* begin *
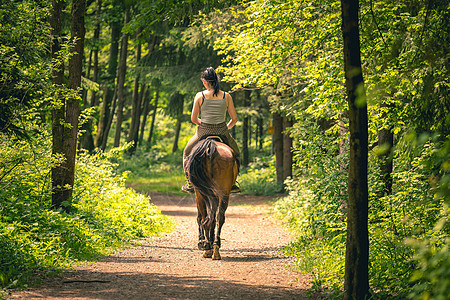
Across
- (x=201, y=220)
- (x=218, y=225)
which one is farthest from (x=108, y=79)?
(x=218, y=225)

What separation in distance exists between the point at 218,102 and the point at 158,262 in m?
3.10

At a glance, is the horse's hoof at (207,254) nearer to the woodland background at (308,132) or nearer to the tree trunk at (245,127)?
the woodland background at (308,132)

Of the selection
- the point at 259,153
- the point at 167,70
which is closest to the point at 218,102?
the point at 167,70

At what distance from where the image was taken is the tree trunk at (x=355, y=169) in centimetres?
493

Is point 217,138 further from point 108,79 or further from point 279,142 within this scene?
point 108,79

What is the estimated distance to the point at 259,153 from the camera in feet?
137

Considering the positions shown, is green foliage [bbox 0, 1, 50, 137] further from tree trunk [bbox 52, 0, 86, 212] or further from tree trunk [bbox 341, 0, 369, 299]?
tree trunk [bbox 341, 0, 369, 299]

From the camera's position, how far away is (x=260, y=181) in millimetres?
25516

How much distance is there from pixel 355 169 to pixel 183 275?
126 inches

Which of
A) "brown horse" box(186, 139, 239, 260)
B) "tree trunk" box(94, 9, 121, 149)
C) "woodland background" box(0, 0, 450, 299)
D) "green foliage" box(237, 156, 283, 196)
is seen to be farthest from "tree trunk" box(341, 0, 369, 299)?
"tree trunk" box(94, 9, 121, 149)

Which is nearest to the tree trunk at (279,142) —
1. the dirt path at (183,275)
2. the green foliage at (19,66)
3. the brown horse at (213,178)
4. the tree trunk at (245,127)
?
the tree trunk at (245,127)

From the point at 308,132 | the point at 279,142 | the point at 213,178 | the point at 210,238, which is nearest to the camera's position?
the point at 213,178

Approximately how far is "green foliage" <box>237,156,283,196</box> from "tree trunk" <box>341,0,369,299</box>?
17.6 m

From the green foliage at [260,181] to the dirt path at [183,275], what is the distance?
11233 mm
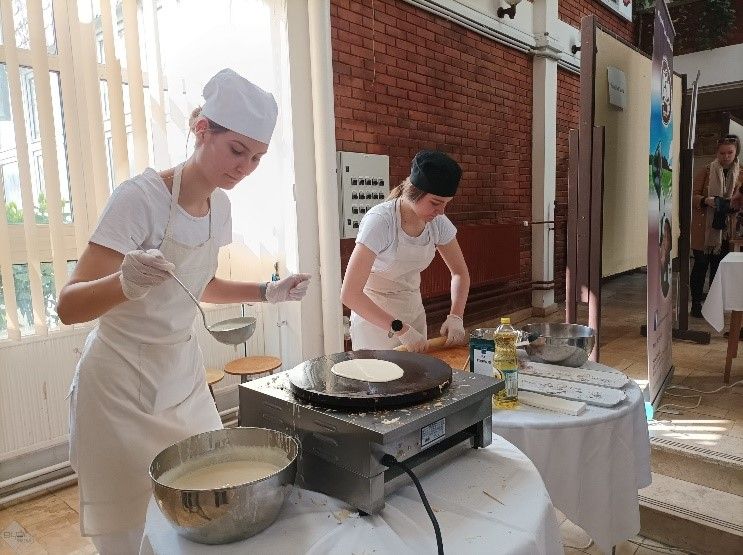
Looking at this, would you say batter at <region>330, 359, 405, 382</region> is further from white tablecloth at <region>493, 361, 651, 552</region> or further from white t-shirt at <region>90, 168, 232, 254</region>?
white t-shirt at <region>90, 168, 232, 254</region>

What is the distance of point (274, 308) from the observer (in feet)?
12.3

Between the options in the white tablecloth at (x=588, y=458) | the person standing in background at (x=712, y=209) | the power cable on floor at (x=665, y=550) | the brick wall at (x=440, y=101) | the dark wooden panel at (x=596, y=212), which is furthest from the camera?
the person standing in background at (x=712, y=209)

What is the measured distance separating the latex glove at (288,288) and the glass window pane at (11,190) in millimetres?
1838

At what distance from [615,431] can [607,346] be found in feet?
12.0

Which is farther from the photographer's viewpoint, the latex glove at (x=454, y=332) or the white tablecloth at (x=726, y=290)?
the white tablecloth at (x=726, y=290)

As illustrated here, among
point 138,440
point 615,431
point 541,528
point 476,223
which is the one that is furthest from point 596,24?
point 476,223

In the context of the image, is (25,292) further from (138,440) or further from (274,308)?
(138,440)

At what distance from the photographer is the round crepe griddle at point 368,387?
1.02 metres

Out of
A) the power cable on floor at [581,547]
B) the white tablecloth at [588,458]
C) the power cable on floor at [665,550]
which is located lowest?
the power cable on floor at [665,550]

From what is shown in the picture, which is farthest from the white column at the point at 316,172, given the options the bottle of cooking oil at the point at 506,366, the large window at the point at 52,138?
the bottle of cooking oil at the point at 506,366

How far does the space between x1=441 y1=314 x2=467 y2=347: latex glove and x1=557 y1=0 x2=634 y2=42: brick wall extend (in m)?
4.79

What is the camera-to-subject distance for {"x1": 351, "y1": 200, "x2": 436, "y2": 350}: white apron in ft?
7.71

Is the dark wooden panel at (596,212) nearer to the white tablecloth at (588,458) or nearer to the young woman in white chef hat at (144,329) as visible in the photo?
the white tablecloth at (588,458)

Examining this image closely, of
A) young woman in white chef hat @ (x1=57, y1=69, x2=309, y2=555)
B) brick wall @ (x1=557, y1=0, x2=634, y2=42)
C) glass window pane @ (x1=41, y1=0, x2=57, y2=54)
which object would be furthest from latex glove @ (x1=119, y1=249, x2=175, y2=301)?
brick wall @ (x1=557, y1=0, x2=634, y2=42)
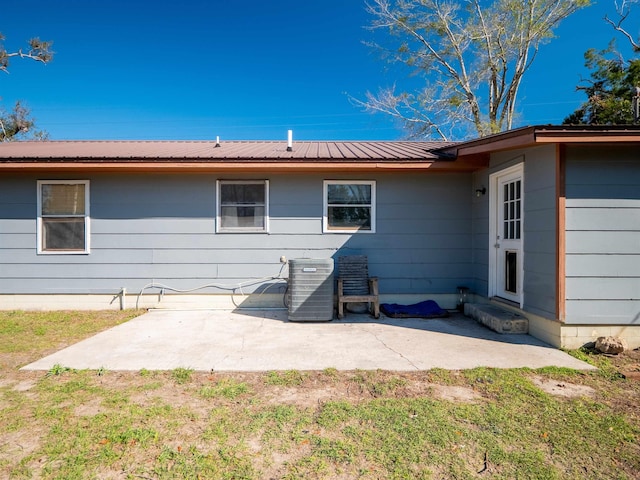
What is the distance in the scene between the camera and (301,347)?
13.9 feet

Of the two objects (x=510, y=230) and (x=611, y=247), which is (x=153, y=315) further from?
(x=611, y=247)

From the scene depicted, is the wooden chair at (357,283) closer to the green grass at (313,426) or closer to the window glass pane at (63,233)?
the green grass at (313,426)

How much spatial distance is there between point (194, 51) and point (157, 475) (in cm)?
1536

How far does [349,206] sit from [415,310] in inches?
81.4

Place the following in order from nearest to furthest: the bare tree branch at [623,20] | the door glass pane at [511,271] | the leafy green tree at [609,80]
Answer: the door glass pane at [511,271] → the leafy green tree at [609,80] → the bare tree branch at [623,20]

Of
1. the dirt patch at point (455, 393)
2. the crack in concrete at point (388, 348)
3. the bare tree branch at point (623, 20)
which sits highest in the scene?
the bare tree branch at point (623, 20)

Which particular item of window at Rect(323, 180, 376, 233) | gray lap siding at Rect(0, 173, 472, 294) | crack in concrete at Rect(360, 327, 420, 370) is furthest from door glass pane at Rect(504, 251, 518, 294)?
crack in concrete at Rect(360, 327, 420, 370)

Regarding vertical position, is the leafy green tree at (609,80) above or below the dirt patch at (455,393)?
above

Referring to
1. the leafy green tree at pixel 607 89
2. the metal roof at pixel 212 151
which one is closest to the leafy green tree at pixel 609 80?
the leafy green tree at pixel 607 89

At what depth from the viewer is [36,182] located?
619 cm

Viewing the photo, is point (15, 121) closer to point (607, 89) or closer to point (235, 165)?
point (235, 165)

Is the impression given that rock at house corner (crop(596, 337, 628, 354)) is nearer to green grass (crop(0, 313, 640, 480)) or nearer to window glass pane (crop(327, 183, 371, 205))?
green grass (crop(0, 313, 640, 480))

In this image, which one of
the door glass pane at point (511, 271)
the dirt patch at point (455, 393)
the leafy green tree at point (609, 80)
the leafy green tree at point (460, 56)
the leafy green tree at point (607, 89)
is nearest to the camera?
the dirt patch at point (455, 393)

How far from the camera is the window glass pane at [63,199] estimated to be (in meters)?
6.22
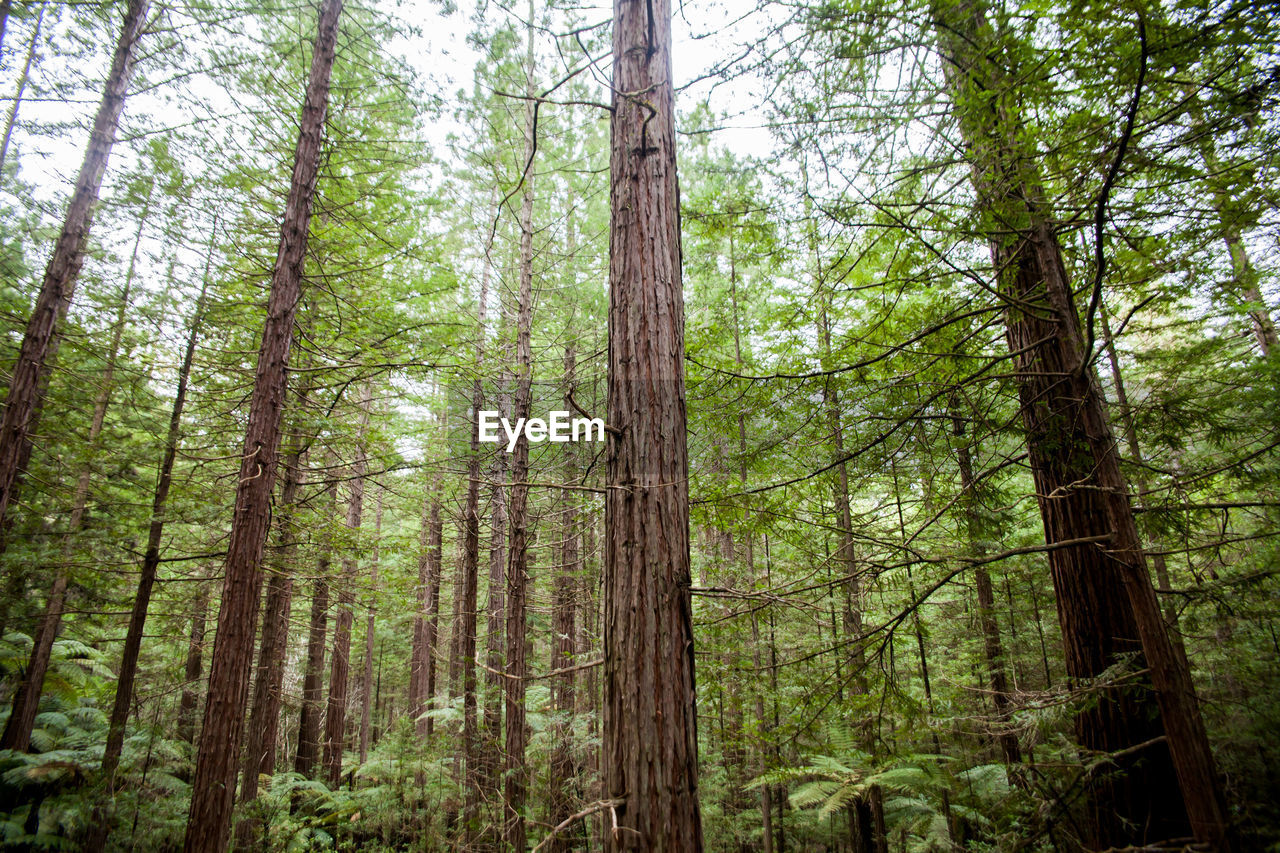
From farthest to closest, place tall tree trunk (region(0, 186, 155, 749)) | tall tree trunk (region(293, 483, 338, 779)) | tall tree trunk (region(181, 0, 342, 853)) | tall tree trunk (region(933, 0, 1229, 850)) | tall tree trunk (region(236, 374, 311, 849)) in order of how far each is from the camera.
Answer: tall tree trunk (region(293, 483, 338, 779)) → tall tree trunk (region(0, 186, 155, 749)) → tall tree trunk (region(236, 374, 311, 849)) → tall tree trunk (region(181, 0, 342, 853)) → tall tree trunk (region(933, 0, 1229, 850))

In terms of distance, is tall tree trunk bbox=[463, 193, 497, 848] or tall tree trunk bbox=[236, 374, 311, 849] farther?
tall tree trunk bbox=[463, 193, 497, 848]

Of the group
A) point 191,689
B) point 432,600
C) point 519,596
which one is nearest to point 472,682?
point 519,596

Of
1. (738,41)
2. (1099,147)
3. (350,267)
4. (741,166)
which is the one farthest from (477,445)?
(1099,147)

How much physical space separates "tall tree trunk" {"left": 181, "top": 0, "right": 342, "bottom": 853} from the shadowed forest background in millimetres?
38

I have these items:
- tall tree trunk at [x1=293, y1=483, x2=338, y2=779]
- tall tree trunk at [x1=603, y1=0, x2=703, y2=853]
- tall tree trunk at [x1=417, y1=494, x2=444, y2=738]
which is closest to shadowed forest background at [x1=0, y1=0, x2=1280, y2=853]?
tall tree trunk at [x1=603, y1=0, x2=703, y2=853]

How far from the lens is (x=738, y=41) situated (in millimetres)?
3754

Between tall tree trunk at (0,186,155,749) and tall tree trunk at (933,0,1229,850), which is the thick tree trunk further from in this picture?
tall tree trunk at (933,0,1229,850)

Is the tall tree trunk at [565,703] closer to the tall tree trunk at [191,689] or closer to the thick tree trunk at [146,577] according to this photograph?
the thick tree trunk at [146,577]

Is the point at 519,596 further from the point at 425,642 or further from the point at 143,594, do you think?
the point at 425,642

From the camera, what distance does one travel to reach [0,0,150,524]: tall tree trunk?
534cm

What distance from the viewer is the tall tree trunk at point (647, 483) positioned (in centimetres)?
224

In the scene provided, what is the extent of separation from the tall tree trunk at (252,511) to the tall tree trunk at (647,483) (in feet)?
12.9

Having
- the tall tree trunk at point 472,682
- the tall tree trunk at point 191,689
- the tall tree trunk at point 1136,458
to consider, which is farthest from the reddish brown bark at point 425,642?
the tall tree trunk at point 1136,458

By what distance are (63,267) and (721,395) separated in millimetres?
7664
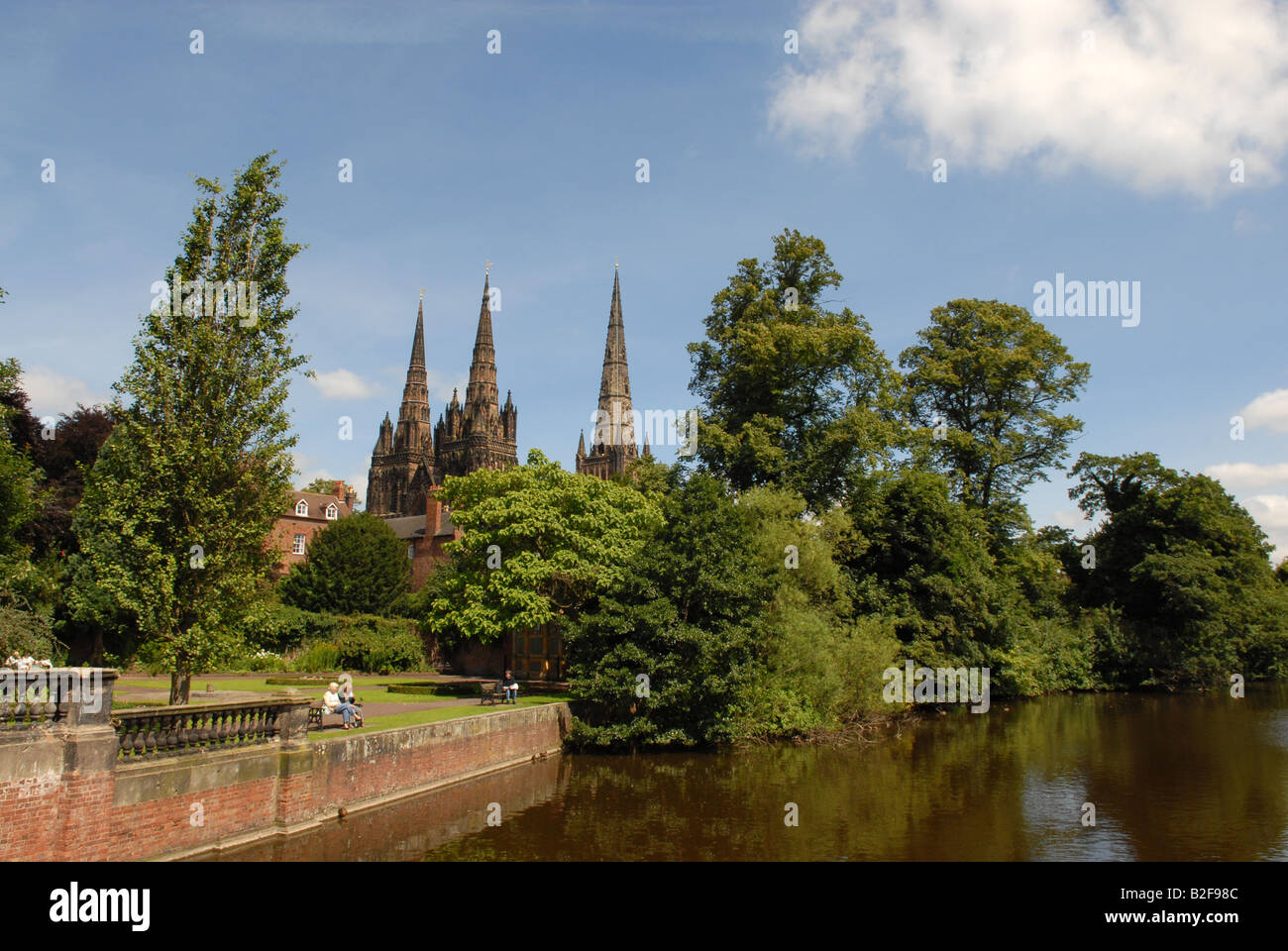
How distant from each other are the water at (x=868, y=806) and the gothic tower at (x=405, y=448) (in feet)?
* end *
▸ **WHAT TO DO**: Starting at the line that contains "Is the point", retype each line through the final one in the listing, with both ends kept and the pictures omitted.

▸ **SOLUTION TO THE EXERCISE**:
Is the point at 519,596 further from the point at 425,642 or further from the point at 143,594, do you think?
the point at 425,642

From the camera, what distance does one travel to reach [0,0,150,524]: tall tree trunk?
534cm

What distance from the viewer is the tall tree trunk at point (647, 483) positioned (in centimetres)?
224

In the scene provided, what is the extent of separation from the tall tree trunk at (252,511) to the tall tree trunk at (647,483) (in feet)?
12.9

Having
- the tall tree trunk at point 472,682
- the tall tree trunk at point 191,689
- the tall tree trunk at point 1136,458
to consider, which is farthest from the reddish brown bark at point 425,642?
the tall tree trunk at point 1136,458

By what distance are (63,267) and (721,395) separated in millimetres?
7664
How distant from each other are the water at (x=868, y=806) and the gothic tower at (x=405, y=448) (in feet)?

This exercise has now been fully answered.